- _EXTRACTED TEXT_
— start —

ADSM-L

Re: [ADSM-L] Slow connection on one dsmc sel

2007-03-29 09:47:09
Subject: Re: [ADSM-L] Slow connection on one dsmc sel
From: CRAIG TEMBY <STEMBY AT HANOVER DOT COM>
To: ADSM-L AT VM.MARIST DOT EDU
Date: Thu, 29 Mar 2007 09:45:56 -0400
At a client company I work at, we were experiencing horrific ADSM performance 
(backing up remote servers to a home office mainframe) and lots of lost 
sessions (ANS1809W messages). The problem was corrected by a reboot of the home 
office ATM WAN  switch and changing packetshaper, to treat backup as straight 
low priority, rather than trying to manipulate sessions directly. These actions 
resulted in a dramatic improvement of performance and eliminated the lost 
sessions. You might want to closely look at your network environment.



>>> rbs AT BU DOT EDU 03/29/07 8:44 AM >>>
On Mar 29, 2007, at 8:26 AM, Ibán Bernaldo de Quirós Márquez wrote:

> Thanks for your reply Richard... sorry for not giving specific  
> details !!

— end —

- _PROVIDED RECORDS_
— start —

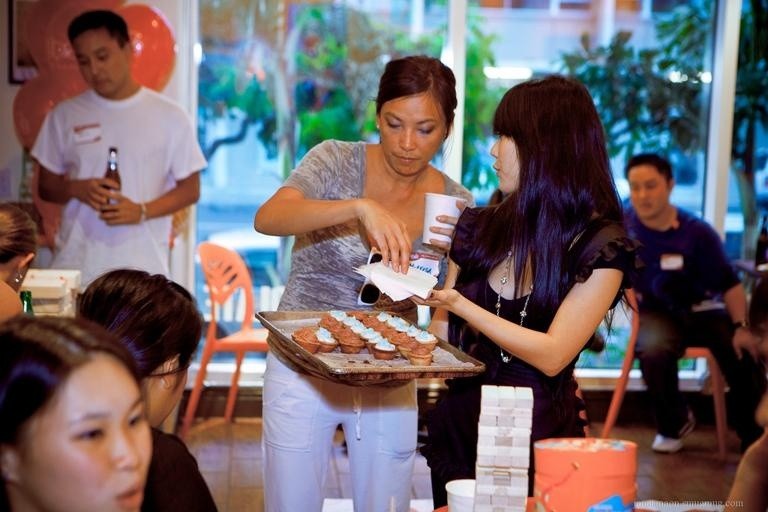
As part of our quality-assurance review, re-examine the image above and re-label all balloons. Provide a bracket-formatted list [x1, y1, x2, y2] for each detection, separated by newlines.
[14, 3, 176, 249]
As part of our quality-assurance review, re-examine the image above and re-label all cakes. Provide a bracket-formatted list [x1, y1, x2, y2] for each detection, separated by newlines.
[290, 310, 439, 369]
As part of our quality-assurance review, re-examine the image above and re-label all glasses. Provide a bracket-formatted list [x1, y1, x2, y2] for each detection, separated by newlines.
[356, 247, 382, 306]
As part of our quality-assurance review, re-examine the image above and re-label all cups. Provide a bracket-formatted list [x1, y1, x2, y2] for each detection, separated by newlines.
[421, 193, 467, 246]
[445, 479, 476, 512]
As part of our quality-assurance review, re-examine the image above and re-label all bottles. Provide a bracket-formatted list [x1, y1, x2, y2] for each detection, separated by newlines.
[20, 290, 35, 314]
[100, 147, 122, 214]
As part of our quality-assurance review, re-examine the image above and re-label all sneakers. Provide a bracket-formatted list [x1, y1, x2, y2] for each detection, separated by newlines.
[651, 410, 696, 452]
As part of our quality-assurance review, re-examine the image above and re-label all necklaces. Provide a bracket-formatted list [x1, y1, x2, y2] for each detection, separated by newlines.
[494, 230, 584, 364]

— end —

- _PROBLEMS_
- a) Answer these questions about the mailing-list post on slow backup connections:
(i) Which message code accompanied the lost sessions?
(ii) What two actions corrected the performance problem?
(iii) What date and time does the Date line give?
- b) Pick up the mailing-list post on slow backup connections from where it stops and continue it.

- _SOLVED PROBLEMS_
- a)
(i) ANS1809W
(ii) A reboot of the home office ATM WAN switch, and changing packetshaper to treat backup as straight low priority rather than trying to manipulate sessions directly.
(iii) Thu, 29 Mar 2007 09:45:56 -0400

- b)
> We are backin up directly to disk. At the moment three of the dsmc  
> have finished. Only one stills !! but very slow comparing to others...
> We have check network performance and the net is freely at 80 %, so  
> we are only using 20 % of our throughput.
> Does the TSM client do it best to get the better throughput  
> independly of how the network is ¿?

TSM doesn't have a lot of self-optimization, and what there is exists  
almost wholly in the server.  See "Backup performance" in ADSM  
QuickFacts for all the usual things to check.  Do a bunch of 'Query  
SEssion' commands on the server to get a sense of where slowness is,  
as revealed in the State report field.  Check the ANR0406I session  
start messages to see if all came via the same network path.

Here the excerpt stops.